• **Written exercise**
Extract, exactly as written, all lines of the material below from the line that includes "As observed within" through its last line.

>>>

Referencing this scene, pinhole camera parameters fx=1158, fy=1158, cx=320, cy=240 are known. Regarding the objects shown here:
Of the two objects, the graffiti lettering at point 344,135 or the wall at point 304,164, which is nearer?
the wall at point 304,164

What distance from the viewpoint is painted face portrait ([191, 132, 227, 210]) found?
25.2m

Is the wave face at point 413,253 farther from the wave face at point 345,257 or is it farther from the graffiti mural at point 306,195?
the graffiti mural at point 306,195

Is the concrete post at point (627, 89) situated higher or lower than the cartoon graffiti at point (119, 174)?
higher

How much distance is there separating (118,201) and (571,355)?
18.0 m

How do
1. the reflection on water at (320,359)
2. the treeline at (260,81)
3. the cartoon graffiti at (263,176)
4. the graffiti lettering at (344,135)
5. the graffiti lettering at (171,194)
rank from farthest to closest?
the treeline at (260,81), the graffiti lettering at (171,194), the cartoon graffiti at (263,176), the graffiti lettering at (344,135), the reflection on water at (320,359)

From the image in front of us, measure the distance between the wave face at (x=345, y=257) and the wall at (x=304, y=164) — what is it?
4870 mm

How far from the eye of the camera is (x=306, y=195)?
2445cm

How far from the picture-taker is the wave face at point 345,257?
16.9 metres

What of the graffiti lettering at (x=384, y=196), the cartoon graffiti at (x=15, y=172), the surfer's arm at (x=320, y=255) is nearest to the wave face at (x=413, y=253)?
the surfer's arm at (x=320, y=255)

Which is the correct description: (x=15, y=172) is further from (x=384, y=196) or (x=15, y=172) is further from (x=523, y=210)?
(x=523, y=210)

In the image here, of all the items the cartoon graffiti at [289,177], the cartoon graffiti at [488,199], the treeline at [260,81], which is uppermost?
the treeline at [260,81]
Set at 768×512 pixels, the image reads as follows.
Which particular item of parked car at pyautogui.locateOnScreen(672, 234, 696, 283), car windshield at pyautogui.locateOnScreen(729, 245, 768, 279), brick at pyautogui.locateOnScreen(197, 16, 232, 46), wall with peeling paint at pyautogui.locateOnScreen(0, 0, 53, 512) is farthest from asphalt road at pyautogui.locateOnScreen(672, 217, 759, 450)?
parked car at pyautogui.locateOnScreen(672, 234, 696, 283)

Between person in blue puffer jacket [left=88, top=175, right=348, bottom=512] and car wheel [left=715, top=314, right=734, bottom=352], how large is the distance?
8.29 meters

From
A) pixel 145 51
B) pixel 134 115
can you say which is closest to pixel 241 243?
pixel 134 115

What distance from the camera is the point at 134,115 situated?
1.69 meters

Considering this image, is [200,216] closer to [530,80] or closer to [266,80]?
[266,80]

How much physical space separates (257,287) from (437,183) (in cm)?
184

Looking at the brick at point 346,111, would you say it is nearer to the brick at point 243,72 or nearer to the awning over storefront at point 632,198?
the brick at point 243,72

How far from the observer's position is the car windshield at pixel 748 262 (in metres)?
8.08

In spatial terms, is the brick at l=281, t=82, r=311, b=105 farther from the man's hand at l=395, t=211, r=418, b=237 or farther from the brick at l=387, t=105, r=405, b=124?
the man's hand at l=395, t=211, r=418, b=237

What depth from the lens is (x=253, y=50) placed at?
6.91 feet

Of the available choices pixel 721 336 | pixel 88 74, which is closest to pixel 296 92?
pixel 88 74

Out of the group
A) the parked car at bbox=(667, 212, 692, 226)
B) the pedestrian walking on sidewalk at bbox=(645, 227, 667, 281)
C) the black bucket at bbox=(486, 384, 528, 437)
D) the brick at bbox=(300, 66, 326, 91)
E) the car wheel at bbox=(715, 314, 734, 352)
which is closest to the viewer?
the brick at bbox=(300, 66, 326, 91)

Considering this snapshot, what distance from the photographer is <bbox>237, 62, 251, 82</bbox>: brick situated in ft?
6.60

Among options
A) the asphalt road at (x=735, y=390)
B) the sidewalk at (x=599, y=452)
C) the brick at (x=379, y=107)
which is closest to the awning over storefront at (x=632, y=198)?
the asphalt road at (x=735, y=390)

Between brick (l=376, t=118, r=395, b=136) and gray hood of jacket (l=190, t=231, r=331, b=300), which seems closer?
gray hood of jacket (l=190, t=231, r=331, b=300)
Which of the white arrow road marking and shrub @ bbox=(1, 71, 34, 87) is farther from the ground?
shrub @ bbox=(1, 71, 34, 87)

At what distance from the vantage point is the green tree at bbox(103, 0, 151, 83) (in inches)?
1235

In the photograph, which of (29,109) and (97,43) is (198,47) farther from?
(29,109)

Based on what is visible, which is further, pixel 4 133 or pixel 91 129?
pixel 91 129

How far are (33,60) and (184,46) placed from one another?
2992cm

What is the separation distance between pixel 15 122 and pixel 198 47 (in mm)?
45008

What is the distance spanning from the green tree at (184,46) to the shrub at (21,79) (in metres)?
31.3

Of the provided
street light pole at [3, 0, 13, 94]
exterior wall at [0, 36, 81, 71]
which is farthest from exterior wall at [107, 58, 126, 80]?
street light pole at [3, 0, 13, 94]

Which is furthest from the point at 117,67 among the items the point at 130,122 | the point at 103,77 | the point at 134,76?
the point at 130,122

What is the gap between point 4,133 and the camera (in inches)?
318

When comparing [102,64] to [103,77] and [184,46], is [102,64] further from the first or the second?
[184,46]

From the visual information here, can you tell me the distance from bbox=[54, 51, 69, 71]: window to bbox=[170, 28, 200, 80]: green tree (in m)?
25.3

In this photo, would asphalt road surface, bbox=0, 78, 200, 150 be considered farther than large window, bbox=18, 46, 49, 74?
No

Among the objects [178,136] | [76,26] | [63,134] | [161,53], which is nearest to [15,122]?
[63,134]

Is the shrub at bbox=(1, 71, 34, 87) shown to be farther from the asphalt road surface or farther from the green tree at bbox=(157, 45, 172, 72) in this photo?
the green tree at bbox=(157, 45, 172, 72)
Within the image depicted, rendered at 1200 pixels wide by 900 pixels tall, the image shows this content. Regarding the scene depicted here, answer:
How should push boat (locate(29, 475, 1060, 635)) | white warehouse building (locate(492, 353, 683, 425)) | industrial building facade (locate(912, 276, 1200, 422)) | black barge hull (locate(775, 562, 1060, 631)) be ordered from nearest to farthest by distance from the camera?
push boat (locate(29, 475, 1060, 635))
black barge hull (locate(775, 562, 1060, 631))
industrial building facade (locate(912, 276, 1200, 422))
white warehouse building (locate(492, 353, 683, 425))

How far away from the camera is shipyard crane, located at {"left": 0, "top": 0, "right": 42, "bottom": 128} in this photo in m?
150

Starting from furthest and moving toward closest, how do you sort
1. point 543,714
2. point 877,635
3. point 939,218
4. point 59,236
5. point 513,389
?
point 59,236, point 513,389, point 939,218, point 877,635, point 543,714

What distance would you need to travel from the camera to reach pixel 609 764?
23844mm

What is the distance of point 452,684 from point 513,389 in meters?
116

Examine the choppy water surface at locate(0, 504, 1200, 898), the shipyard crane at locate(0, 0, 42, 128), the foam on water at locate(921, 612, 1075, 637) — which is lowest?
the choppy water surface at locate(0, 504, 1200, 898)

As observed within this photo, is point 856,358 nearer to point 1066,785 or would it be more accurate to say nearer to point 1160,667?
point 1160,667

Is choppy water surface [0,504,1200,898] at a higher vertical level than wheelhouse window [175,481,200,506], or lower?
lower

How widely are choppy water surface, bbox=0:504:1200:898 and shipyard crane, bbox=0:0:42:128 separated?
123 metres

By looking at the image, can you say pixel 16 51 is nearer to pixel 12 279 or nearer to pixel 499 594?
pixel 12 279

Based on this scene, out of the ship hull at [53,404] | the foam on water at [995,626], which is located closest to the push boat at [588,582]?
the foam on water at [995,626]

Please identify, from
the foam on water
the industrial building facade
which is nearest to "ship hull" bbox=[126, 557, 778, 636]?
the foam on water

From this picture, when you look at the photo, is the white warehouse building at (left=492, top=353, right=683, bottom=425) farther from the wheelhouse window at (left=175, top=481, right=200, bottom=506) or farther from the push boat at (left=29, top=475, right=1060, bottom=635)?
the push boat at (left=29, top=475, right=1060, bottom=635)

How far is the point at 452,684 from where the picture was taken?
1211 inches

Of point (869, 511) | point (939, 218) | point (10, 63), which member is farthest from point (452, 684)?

<<<

• **The solution**
As observed within this photo, is point 856,358 nearer to point 1066,785 or would it be more accurate to say nearer to point 1160,667?
point 1160,667

Is choppy water surface [0,504,1200,898] at a higher vertical level than wheelhouse window [175,481,200,506], or lower?
lower

How widely are choppy water surface, bbox=0:504:1200:898 and shipyard crane, bbox=0:0:42:128 separated?
123 metres

By looking at the image, can you say pixel 16 51 is nearer to pixel 12 279 or nearer to pixel 499 594?
pixel 12 279

Based on this scene, out of the ship hull at [53,404] | the foam on water at [995,626], which is located closest to the push boat at [588,582]?
the foam on water at [995,626]

Please identify, from
the foam on water
the industrial building facade
which is nearest to "ship hull" bbox=[126, 557, 778, 636]?
the foam on water

From this picture, when you look at the photo, is the white warehouse building at (left=492, top=353, right=683, bottom=425) farther from the wheelhouse window at (left=175, top=481, right=200, bottom=506) or farther from the push boat at (left=29, top=475, right=1060, bottom=635)?
the push boat at (left=29, top=475, right=1060, bottom=635)

How far is the point at 452,684 from where the picture was taken?
1211 inches

Of point (869, 511) | point (939, 218) | point (10, 63), which member is farthest from point (452, 684)?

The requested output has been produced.